July 1, 2024

The Nerve Archive

Where Government Gets Exposed

Details of Agency’s Spending Hidden from Public

By PHILLIP CEASE

charleston-port3

For Ports Authority spending, opacity is the rule

A recent investigation by The Nerve into state agency spending reveals that the State Ports Authority, or SPA, does not report the agency’s spending with the detail that other state agencies do.

In June of 2016, for example, the most recent date spending data is available, SPA listed $35.5 million under the heading of “other contractual services.” The breakdown: $10 million to the SPA from the operation and maintenance fund, and $25.5 million to the SPA from the capital improvement fund.

That’s it.

For fiscal year 2015-2016, SPA spent over $90 million with the only two payees named as “BOR Revenue” ($10 million) and “Ports Authority” ($80.35 million).

According to the state spending database, SPA regularly pays itself and no other vendor or contractor with those amounts ranging from $25.5 million to $250,000 per transaction.

This is in stark contrast to other state agencies that report their spending. For example the Department of Transportation (not known for its transparency as a rule) shows the agency’s expenses all the way down to categories such as “telecommunication services,” “building renovations,” and even “catered meals.” Under all of these expenses, it’s possible to view what vendor was paid.

But it’s not possible to view that level of detail for SPA spending on a monthly or yearly basis. It’s not possible, in other words, to know the agency spends money it reports as receiving.

SPA officials have long defended the agency’s seemingly improvident spending decisions by pointing out that it doesn’t take state money in the form of General Fund dollars. However, the agency is owned by the state – hence the need for a ports “authority” (indeed it’s one of only two state-owned ports in the nation), and the agency takes in fine and fee revenue – which is by definition state money. And that, of course, is why SPA officials take home state paychecks.
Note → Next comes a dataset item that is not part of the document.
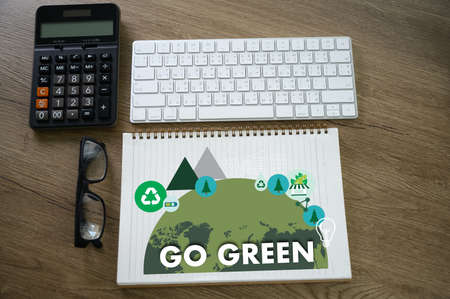 GO GREEN Life Preservation Protection Growth Project About Business Growth GO GREEN , Go Green field friendly man use computer environment  ceo Stock Photo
The size of those paychecks, however, aren’t available. Unlike other agencies, SPA doesn’t disclose its salaries on the state database. The Nerve noticed this back in 2011, when reporter Eric Ward had to submit a Freedom of Information request to find out what the salary earned by agency’s president and CEO, Jim Newsome. (Newsome’s salary was – let’s say – impressive.)

Is SPA’s spending really so flawlessly sound that transparency isn’t an issue? Apparently not, since the agency found it necessary to sue two contractors over the design of the Hugh K. Leatherman Sr. Terminal. Maybe taxpayers should know what’s going on at our most opaque state agency, after all.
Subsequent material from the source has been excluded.